#### Exercise instructions:
Find and copy each line of the records where the string "property" shows up.

----

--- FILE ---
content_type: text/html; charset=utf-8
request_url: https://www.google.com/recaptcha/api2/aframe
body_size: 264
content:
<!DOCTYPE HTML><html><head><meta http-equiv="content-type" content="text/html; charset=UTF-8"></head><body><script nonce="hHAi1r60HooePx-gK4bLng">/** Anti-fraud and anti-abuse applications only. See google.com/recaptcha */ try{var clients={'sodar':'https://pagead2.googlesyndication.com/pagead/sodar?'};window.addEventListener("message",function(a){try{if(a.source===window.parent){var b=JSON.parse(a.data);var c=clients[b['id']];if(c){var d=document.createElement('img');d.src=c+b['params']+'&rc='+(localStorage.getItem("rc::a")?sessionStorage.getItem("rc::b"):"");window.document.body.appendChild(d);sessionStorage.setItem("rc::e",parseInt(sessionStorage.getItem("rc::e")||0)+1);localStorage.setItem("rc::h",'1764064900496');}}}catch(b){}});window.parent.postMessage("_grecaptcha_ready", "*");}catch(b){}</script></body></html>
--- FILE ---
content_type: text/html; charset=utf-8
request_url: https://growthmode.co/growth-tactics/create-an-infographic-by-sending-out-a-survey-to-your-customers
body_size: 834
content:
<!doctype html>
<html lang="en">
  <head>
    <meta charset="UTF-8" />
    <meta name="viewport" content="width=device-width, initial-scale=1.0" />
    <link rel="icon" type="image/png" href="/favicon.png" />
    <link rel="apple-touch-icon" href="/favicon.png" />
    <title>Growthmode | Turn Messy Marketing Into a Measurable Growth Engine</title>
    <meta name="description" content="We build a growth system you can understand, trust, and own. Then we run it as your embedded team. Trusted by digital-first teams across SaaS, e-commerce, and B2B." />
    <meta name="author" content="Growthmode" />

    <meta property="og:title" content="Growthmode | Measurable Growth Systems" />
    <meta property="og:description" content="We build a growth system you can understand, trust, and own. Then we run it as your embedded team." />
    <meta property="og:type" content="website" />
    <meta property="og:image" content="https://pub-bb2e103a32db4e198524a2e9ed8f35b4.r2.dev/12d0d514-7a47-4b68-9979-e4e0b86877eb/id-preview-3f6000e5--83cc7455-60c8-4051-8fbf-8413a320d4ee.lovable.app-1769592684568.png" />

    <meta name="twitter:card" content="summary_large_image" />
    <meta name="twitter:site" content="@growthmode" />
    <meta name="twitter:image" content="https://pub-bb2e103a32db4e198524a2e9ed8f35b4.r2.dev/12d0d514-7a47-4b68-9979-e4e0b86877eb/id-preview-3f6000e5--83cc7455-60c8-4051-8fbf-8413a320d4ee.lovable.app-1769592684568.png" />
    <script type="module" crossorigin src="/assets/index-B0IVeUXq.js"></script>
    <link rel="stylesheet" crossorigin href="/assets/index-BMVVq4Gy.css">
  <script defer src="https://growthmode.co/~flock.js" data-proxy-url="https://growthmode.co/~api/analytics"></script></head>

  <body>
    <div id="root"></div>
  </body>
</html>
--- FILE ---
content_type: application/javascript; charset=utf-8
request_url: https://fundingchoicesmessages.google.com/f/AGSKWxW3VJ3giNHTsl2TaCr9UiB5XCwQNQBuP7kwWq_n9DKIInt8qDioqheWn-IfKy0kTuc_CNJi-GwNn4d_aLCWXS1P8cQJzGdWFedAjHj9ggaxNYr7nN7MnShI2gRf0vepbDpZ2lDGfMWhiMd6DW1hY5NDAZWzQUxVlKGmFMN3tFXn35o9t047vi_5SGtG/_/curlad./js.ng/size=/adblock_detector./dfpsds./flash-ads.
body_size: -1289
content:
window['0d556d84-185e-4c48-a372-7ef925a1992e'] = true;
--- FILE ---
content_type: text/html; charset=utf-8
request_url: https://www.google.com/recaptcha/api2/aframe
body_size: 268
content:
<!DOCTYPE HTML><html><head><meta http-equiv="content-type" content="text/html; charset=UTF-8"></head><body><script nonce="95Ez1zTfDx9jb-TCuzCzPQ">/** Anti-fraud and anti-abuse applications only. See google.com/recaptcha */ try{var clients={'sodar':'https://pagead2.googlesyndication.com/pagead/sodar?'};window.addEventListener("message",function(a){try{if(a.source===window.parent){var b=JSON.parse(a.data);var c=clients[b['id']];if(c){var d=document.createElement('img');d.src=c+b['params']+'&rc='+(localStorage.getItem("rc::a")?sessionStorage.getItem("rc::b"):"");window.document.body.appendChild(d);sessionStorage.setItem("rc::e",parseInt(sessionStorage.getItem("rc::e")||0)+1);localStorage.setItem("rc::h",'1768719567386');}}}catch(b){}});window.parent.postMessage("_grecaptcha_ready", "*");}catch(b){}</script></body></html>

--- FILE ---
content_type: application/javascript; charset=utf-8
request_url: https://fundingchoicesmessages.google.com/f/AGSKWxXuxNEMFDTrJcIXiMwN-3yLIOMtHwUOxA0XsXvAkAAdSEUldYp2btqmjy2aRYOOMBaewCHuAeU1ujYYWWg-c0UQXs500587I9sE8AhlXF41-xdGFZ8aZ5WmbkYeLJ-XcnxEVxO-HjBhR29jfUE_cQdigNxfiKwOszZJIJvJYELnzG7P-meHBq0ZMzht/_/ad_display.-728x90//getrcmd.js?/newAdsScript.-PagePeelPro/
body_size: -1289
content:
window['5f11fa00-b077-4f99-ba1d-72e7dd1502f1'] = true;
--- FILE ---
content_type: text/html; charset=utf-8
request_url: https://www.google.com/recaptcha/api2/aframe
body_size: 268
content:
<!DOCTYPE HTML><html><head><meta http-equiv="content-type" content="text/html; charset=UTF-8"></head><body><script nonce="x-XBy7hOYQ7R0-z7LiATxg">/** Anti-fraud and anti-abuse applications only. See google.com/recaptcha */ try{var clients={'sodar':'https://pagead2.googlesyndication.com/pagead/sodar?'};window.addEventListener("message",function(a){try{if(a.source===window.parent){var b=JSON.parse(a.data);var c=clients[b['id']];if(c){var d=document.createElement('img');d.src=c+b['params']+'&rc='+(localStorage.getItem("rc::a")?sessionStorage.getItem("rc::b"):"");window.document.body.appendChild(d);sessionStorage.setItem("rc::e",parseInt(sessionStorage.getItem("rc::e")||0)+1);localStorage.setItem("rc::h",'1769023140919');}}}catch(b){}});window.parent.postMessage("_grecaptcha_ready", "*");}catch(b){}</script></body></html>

----

#### Answer for the task:
    <meta property="og:title" content="Growthmode | Measurable Growth Systems" />
    <meta property="og:description" content="We build a growth system you can understand, trust, and own. Then we run it as your embedded team." />
    <meta property="og:type" content="website" />
    <meta property="og:image" content="https://pub-bb2e103a32db4e198524a2e9ed8f35b4.r2.dev/12d0d514-7a47-4b68-9979-e4e0b86877eb/id-preview-3f6000e5--83cc7455-60c8-4051-8fbf-8413a320d4ee.lovable.app-1769592684568.png" />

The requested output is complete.